Bias Types in ML Pipeline#
Bias, in technical terms, refers to a deviation from the “standard” and is crucial for identifying patterns in data that fuel classification and generation algorithms. To evaluate problematic or harmful biases in algorithms, the entire development process—including modeling, training, and usage—should be assessed from a cross-disciplinary perspective [Ferrer et al., 2021].
Bias exists in many forms. The Oxford CEBM’s Catalogue of Bias identifies over 100 types of biases in medical literature, occurring across various phases of system design, such as conceptualization, selection, and even the reporting phase.
A significant challenge in bias identification is the lack of a unified language for defining biases. Researchers from different fields often use different terms for the same systemic errors. Recent efforts, such as NIST’s publication and initiatives by ISO and IEEE working groups, aim to standardize bias definitions. However, capturing nuanced changes across specific use cases and categorizing them into an ontology for cross-domain mapping remains a complex task. Here, we summarised potential bias sources and types found in data, algorithmic design, and human use/interaction aligned to our risk management and assessment workflow (see Chapter Continuous Safety Monitoring). The chapter does not present an exhaustive list of bias types, but explains how we used the existing guidances (Oxford’s catalogue, Turing Commons, NIST SP1270, International AI Safety Report-2025) in our fairness evaluation and risk management workflow.
The below timeline demonstrates bias sources with the corresponding most likely ML stages. The bias list is obtained from the recent International AI Safety Report:
Bias in the Data#
This section mappes these biases (and more) to NIST’s Bias Taxonomy (Towards a Standard for Identifying and Managing Bias in Artificial Intelligence).
NIST: Statistical Bias > Selection and Sampling#
Measurement bias: The bias in the data might stem from errors or inconsistencies in how data is collected, measured, or stored. While measurement bias can affect data generally, it may disproportionately impact certain groups.
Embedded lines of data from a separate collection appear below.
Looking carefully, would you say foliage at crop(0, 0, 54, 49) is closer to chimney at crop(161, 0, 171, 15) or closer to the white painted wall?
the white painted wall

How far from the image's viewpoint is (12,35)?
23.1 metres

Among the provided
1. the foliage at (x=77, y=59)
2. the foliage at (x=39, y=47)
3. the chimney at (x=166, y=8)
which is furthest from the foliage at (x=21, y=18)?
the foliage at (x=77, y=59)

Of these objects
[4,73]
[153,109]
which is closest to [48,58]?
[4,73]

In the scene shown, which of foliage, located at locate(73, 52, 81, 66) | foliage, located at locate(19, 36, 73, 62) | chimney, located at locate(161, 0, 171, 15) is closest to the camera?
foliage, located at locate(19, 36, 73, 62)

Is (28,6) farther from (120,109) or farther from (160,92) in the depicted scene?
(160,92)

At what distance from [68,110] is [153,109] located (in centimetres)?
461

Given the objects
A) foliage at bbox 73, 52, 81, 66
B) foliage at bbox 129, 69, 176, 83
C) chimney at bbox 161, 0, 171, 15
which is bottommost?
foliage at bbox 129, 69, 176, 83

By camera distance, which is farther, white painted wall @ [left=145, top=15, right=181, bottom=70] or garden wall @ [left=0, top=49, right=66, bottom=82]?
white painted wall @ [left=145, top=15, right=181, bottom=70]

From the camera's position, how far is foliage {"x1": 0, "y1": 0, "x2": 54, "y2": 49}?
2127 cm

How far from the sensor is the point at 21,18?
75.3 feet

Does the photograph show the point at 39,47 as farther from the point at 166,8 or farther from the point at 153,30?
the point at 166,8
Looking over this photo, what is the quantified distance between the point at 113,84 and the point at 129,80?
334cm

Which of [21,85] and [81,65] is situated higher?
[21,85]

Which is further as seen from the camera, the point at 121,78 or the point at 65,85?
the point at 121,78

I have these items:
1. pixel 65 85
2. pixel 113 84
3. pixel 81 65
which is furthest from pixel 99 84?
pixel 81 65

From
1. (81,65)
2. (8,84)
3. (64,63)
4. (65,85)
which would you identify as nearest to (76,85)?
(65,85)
A type of sampling bias is “bias in the tail”. When we train our models using large datasets, there is a risk of prioritizing accuracy/fairness on the data-rich head of the distribution. In this case, we forgot the tail of the distribution, which can potentially have a large impact in the bias.
Representation/Sample Bias: Even after reducing the impact of historical bias, representation bias can occur when the data is misaligned with the real-life state. This bias occurs when the data used to train an AI is not representative of the population it’s meant to serve. For instance, an insurance algorithm trained on a dataset primarily composed of claimants from a particular region might inappropriately inflate premiums for individuals from that area. Another example is when a facial recognition system is primarily trained on images of light-skinned individuals, it may perform poorly on darker-skinned individuals. Ensuring diverse and representative training data is crucial for reducing this type of bias. So, it is essential to ask which communities will be affected after deploying our solution.
Bias in Feature Selection: Bias can also be introduced during the feature selection process, where certain features might be chosen or discarded in a way that introduces or exacerbates bias. This can be intentional or unintentional. For example, excluding features that are correlated with protected attributes might reduce apparent bias but also remove valuable context that could lead to better decision-making. Transparent and careful feature selection processes are necessary to balance fairness and performance.
NIST: Systemic Bias > Historical#
This bias arises from past societal inequalities or prejudices reflected in historical data. For example, if residents in a specific area historically experienced higher loan default rates, an algorithm trained on this data might unfairly penalize loan applicants from that area. This bias can be perpetuated in a feedback loop, where biased outcomes further reinforce the bias in subsequent data iterations. Addressing historical bias requires not only debiasing techniques but also critical examination of the data sources (distribution) and the societal context (contacting with all stakeholders) in which they were generated.
NIST: Statistical Bias > Processing and Validation#
Proxy bias occurs when seemingly neutral variables used in an algorithm correlate with sensitive attributes. Even when protected characteristics are excluded from the data, using proxy variables like geographic location, which might be correlated with ethnicity, can lead to discriminatory outcomes. Intersectional bias refers to the compounded disadvantage that individuals may face when they belong to multiple marginalized groups. For example, an algorithm might be biased against women of color in a way that is not evident when examining gender or race in isolation. Addressing intersectional bias requires a nuanced approach that considers the interactions between multiple protected attributes.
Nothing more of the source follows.